EXERCISE DATA:
# # # # #

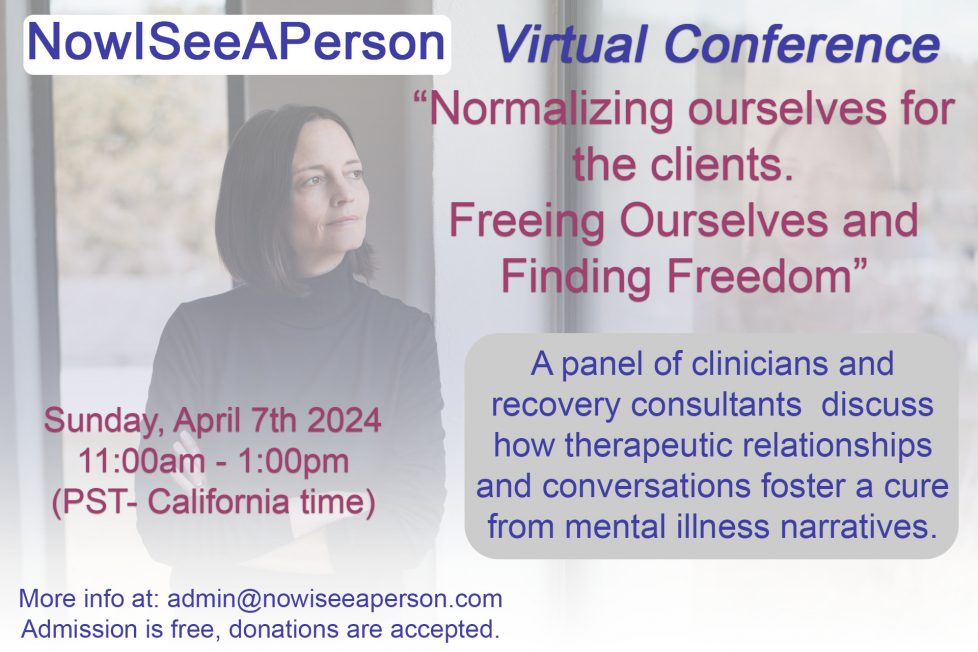 NowISeeAPerson Virtual Conference

“Normalizing ourselves for the clients. Freeing Ourselves and Finding Freedom”

A panel of clinicians and recovery consultants discuss how therapeutic relationships and conversations foster a cure from mental illness narratives.

Sunday, April 7th 2024
11:00am - 1:00pm
(PST- California time)

More info at: admin@nowiseeaperson.com
Admission is free, donations are accepted.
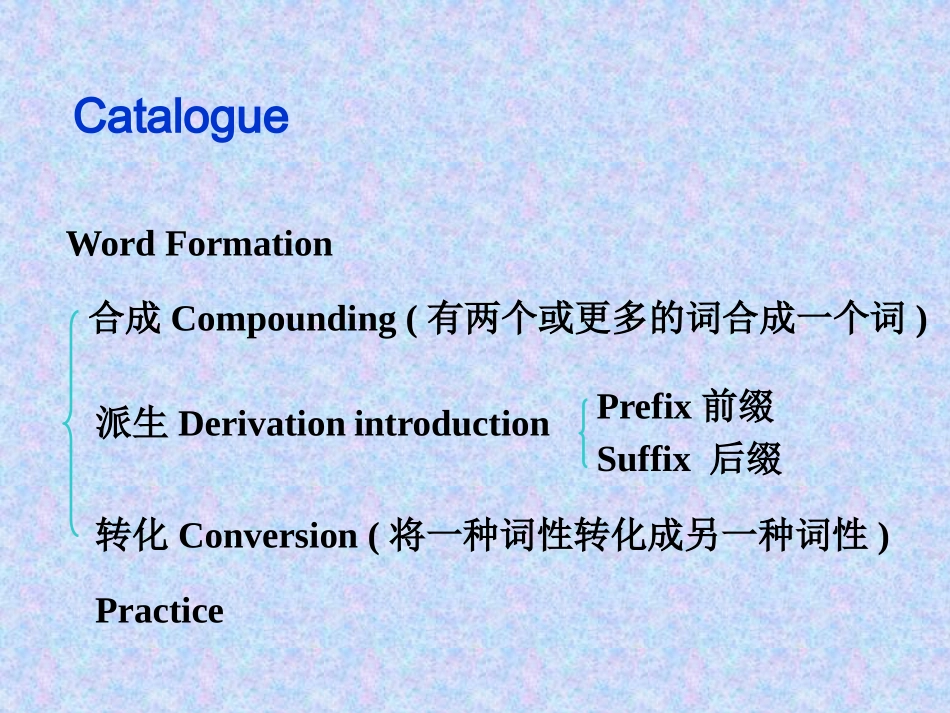 Catalogue

Word Formation

合成 Compounding ( 有两个或更多的词合成一个词 )

派生 Derivation introduction

Prefix 前缀
Suffix 后缀

转化 Conversion ( 将一种词性转化成另一种词性 )

Practice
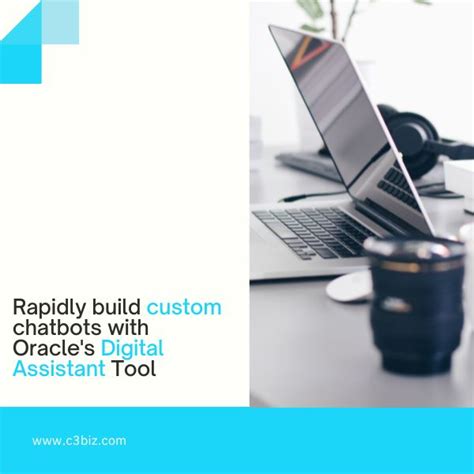 Rapidly build custom chatbots with Oracle's Digital Assistant Tool

www.c3biz.com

# # # # #

ABOUT THIS TASK:
Make an exact copy of the listing. Do not carry over its pictures.

RESULT OF THIS TASK:
 NowISeeAPerson Virtual Conference

“Normalizing ourselves for the clients. Freeing Ourselves and Finding Freedom”

A panel of clinicians and recovery consultants discuss how therapeutic relationships and conversations foster a cure from mental illness narratives.

Sunday, April 7th 2024
11:00am - 1:00pm
(PST- California time)

More info at: admin@nowiseeaperson.com
Admission is free, donations are accepted.
 Catalogue

Word Formation

合成 Compounding ( 有两个或更多的词合成一个词 )

派生 Derivation introduction

Prefix 前缀
Suffix 后缀

转化 Conversion ( 将一种词性转化成另一种词性 )

Practice
 Rapidly build custom chatbots with Oracle's Digital Assistant Tool

www.c3biz.com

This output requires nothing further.